__Action item__: Across the records below, how many lines include the string "vote"? Respond with the number only.

__Data for analysis__:
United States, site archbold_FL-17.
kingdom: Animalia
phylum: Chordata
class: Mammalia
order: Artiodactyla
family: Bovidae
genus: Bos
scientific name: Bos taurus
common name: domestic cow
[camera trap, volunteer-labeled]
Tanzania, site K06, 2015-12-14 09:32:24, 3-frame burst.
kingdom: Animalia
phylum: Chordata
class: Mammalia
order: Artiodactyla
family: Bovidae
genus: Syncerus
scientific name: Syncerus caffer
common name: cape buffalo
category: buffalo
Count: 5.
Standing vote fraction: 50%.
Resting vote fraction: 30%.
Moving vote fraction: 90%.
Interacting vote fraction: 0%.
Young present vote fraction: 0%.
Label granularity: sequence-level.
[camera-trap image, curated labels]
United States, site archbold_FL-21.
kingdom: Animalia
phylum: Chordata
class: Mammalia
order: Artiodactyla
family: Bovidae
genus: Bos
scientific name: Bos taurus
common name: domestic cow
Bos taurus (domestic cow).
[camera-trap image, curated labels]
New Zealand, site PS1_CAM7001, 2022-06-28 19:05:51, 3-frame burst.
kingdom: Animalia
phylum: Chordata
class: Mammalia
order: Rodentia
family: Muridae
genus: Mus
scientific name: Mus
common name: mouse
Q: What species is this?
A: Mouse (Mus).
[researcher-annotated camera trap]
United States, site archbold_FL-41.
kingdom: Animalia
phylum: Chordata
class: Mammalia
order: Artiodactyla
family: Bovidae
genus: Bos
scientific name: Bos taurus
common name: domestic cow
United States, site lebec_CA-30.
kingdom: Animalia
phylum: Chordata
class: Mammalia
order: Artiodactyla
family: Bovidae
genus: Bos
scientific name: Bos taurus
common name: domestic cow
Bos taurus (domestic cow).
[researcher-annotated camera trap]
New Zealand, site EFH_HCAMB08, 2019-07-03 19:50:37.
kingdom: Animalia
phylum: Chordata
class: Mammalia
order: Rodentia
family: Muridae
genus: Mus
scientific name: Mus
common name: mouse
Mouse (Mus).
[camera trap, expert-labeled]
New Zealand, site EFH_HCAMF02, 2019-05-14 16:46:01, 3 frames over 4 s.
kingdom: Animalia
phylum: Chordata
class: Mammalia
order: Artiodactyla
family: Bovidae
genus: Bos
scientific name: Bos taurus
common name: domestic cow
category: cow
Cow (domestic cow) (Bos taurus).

__Solution below__: 5